Furthermore, a comprehensive meta-analysis of 42 trials recently confirmed the ALLHAT results. The meta-analysis, which was published in JAMA in 2003, combined data on nearly 200,000 people randomized to 7 major treatment strategies, including a placebo. It concluded that low-dose diuretics are the most effective first-line treatment for preventing cardiovascular deaths and illnesses.

The Cost Factor

In addition to being the most effective first-line treatment, diuretics are also the least expensive. The average cost of a prescription for a thiazide diuretic is less than $6, while ACE inhibitors and calcium channel blockers cost five to six times as much.

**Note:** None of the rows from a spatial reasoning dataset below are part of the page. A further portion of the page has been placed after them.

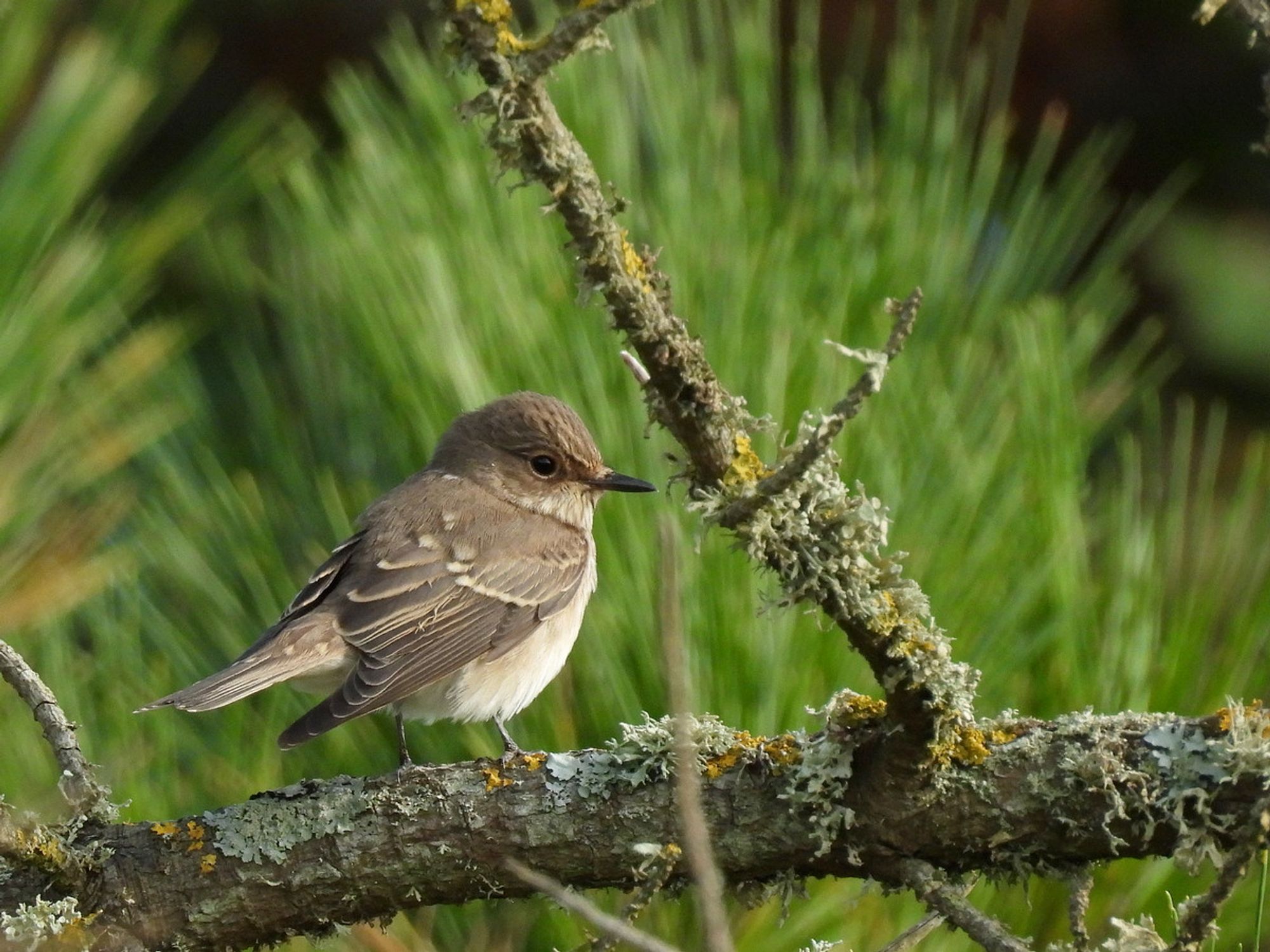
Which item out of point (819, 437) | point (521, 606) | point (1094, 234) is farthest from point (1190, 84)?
point (819, 437)

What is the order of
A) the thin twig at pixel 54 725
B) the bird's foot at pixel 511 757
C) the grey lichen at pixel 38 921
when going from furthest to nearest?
the bird's foot at pixel 511 757, the thin twig at pixel 54 725, the grey lichen at pixel 38 921

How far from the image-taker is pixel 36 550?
278 cm

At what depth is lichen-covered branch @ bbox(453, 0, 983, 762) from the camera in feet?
5.25

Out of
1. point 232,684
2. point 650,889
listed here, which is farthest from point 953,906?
point 232,684

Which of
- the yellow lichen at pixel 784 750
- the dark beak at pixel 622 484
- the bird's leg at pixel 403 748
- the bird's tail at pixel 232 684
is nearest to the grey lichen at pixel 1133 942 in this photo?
the yellow lichen at pixel 784 750

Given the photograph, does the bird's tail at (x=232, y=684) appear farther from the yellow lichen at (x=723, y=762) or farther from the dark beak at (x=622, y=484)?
the yellow lichen at (x=723, y=762)

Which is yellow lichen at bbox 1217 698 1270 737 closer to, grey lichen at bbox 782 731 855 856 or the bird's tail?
grey lichen at bbox 782 731 855 856

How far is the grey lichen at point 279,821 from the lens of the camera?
2488 mm

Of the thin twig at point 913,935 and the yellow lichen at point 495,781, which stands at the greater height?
the yellow lichen at point 495,781

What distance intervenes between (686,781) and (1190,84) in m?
Result: 4.40

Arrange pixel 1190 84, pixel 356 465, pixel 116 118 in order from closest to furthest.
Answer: pixel 116 118
pixel 356 465
pixel 1190 84

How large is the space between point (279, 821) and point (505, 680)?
0.85 m

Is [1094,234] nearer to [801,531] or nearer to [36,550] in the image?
[801,531]

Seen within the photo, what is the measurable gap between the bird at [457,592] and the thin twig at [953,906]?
76 cm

Despite these findings, many doctors continue to prescribe newer, more expensive drugs in place of diuretics. In fact, in an article published in JAMA in 2004, researchers found that 40% of doctors’ prescriptions fell outside of the JNC 7 recommendations. The researchers theorize that doctors may choose these newer agents based on aggressive marketing campaigns, or on the basis of studies such as ANBP2 that found ACE inhibitors to be more effective than diuretics. But nationwide compliance with the JNC 7 guidelines in prescribing drugs to elderly patients with hypertension would save about $1.2 billion annually.

The Bottom Line

If you’re being treated for high blood pressure and aren’t taking a thiazide diuretic, ask your doctor if you should be. It may be that your doctor has selected a different drug as first-line therapy because you have a condition such as coronary heart disease, diabetes, or kidney disease, or you have had a stroke. But most people need a second drug to control blood pressure adequately. For people who aren’t already taking one, that drug should usually be a thiazide diuretic.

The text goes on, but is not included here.